Kurze Bildtexte aus dem Web:
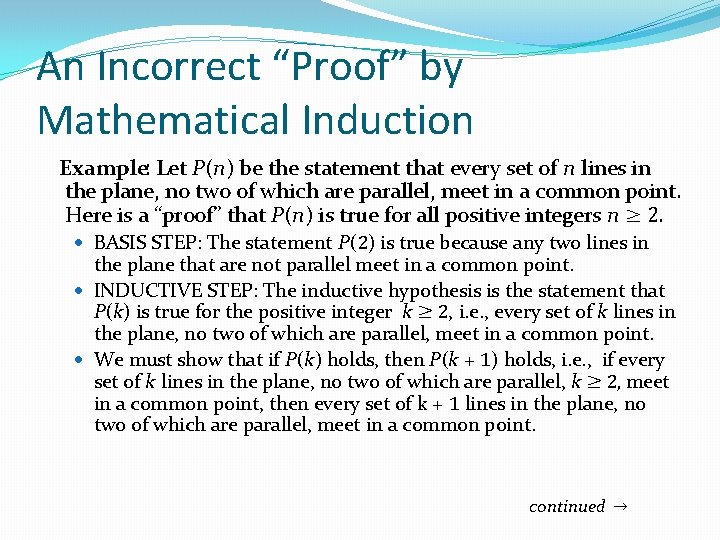An Incorrect “Proof” by Mathematical Induction Example: Let P(n) be the statement that every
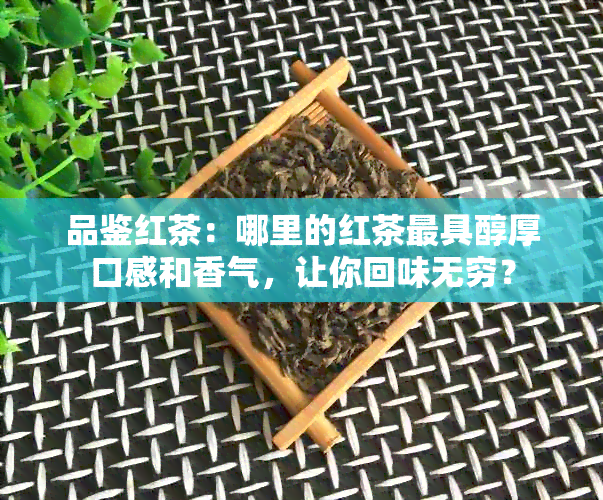 品鉴红茶：哪里的红茶更具醇厚口感和香气，让你回味无穷？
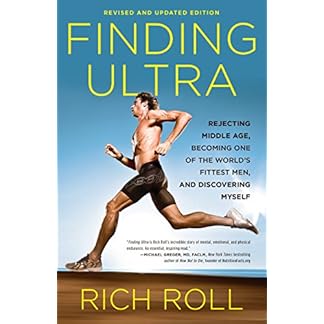 Finding Ultra: The Inspirational Book by Rich Roll on Rejecting Middle Age and Becoming One of the World’s Fittest Men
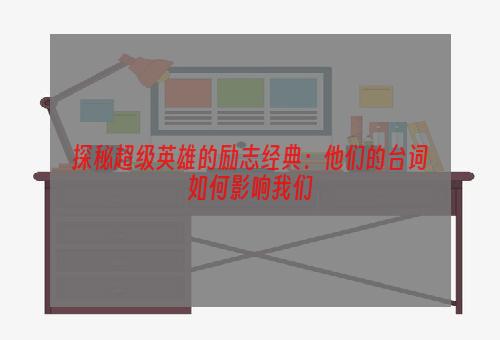 探秘超级英雄的励志经典：他们的台词如何影响我们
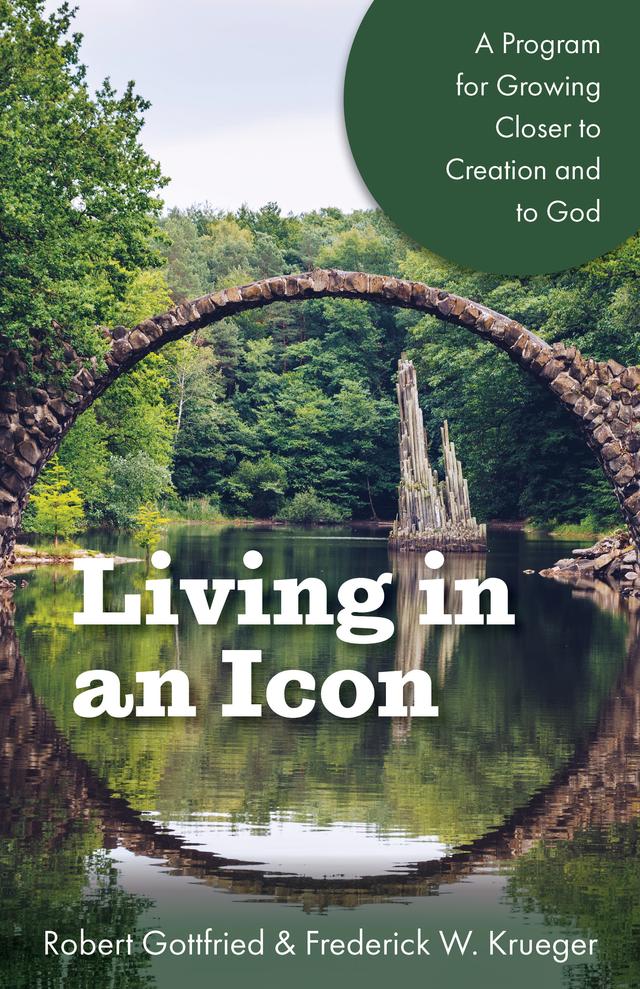 Living in an Icon by Frederick W. Krueger, Robert Gottfried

ARBEITSAUFTRAG: Schreib alle Zeilen des Materials wortgetreu ab und lass die Bilder dabei weg.

ERGEBNIS:
An Incorrect “Proof” by Mathematical Induction Example: Let P(n) be the statement that every
 品鉴红茶：哪里的红茶更具醇厚口感和香气，让你回味无穷？
 Finding Ultra: The Inspirational Book by Rich Roll on Rejecting Middle Age and Becoming One of the World’s Fittest Men
 探秘超级英雄的励志经典：他们的台词如何影响我们
 Living in an Icon by Frederick W. Krueger, Robert Gottfried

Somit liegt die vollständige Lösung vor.